▶ **Source passage**
┌──
Rechargeable batteries 22 housed in the battery unit 20 are nickel hydrogen batteries. However, the batteries can also be nickel cadmium batteries or lithium ion rechargeable batteries. The batteries can be a single battery or a plurality of batteries connected in series, in parallel, or in a combination of series and parallel.

The voltage detection section 12 detects the voltage of rechargeable batteries 22 housed in the battery unit 20. Since the battery unit 20 of the figure has a plurality of rechargeable batteries 22 connected in series, the voltage detection section 12 detects the total voltage of all the series connected batteries. The voltage detection section 12 outputs detected voltage as an analog signal to the control computation section 18, or the analog signal is converted to a digital signal via an analogtodigital converter (A/D converter) and output to the control computation section 18. The voltage detection section 12 detects battery voltage at a fixed sampling rate or continuously, and outputs the detected voltage to the control computation section 18.

The temperature detection section 14 is provided with a temperature sensor 17 to detect the temperature of batteries housed in the battery unit 20. The temperature sensor 17 contacts a battery surface, contacts a battery via heat conducting material, or is in close proximity to a battery surface for thermal connection to detect battery temperature. The temperature sensor 17 is a thermistor. However, any device that can convert temperature to electrical resistance, such as a PTC device or varistor, can be used as the temperature sensor 17. Further, a device that can detect temperature without contact to the battery, such as a device that detects infrared radiation emitted from the battery, can also be used as the temperature sensor 17. The temperature detection section 14 also outputs detected battery temperature as an analog signal to the control computation section 18, or the analog signal is converted to a digital signal via an A/D converter and output to the control computation section 18. The temperature detection section 14 detects battery temperature at a fixed sampling rate or continuously, and outputs the detected battery temperature to the control computation section 18.

The current detection section 16 has a resistive element connected in series with the batteries, and detects the voltage developed across both terminals of that resistive element to detect discharging current flow through the batteries. The resistive element is a low value resistor. However, semiconductors, such as a bipolar transistor or field effect transistor (FET) can also be used as the resistive element. Since the direction of current flow is opposite for battery charging current and discharging current, the polarity of the voltage developed across the resistive element is reversed for charging and discharging. Consequently, the polarity of the voltage across the resistive element can determine if the current is charging current or discharging current, and the amount of the voltage across the resistive element can detect the magnitude of the current. This is because current is proportional to the voltage developed across the resistive element. This type of current detection section 16 can accurately detect discharging current. However, the current detection section 16 can also be a structure that detects current by detecting magnetic flux external to the current flow inside a wire lead. The current detection section 16 also outputs detected discharging current as an analog signal to the control computation section 18, or the analog signal is converted to a digital signal via an A/D converter and output to the control computation section 18. The current detection section 16 detects discharging current at a fixed sampling rate or continuously, and outputs the detected discharging current to the control computation section 18.
└──
▶ **Written tasks**
(1) According to the battery passage, what kind of device is temperature sensor 17?
(2) Please list every line of the records that contains the word "which", with case counting.

▶ **Rows from a spatial reasoning dataset**
┌──
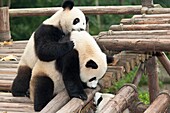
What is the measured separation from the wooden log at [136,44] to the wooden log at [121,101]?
0.37m

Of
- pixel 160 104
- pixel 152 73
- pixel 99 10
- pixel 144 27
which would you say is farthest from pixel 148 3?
pixel 160 104

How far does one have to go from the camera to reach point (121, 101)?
11.8 ft

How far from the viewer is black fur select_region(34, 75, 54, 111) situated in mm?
3410

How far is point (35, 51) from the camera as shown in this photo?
11.6 ft

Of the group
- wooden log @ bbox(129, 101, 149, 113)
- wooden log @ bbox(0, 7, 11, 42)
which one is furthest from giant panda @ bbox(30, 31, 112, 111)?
wooden log @ bbox(0, 7, 11, 42)

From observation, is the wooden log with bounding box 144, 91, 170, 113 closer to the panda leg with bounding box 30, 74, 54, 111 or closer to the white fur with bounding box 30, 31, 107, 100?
the white fur with bounding box 30, 31, 107, 100

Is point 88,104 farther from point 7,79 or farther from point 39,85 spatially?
point 7,79

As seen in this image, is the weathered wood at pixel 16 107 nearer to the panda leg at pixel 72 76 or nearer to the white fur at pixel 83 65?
the white fur at pixel 83 65

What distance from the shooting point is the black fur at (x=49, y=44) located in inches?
130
└──
▶ **Final answers**
(1) A thermistor.

(2)
which would you say is farthest from pixel 148 3?
which one is furthest from giant panda @ bbox(30, 31, 112, 111)?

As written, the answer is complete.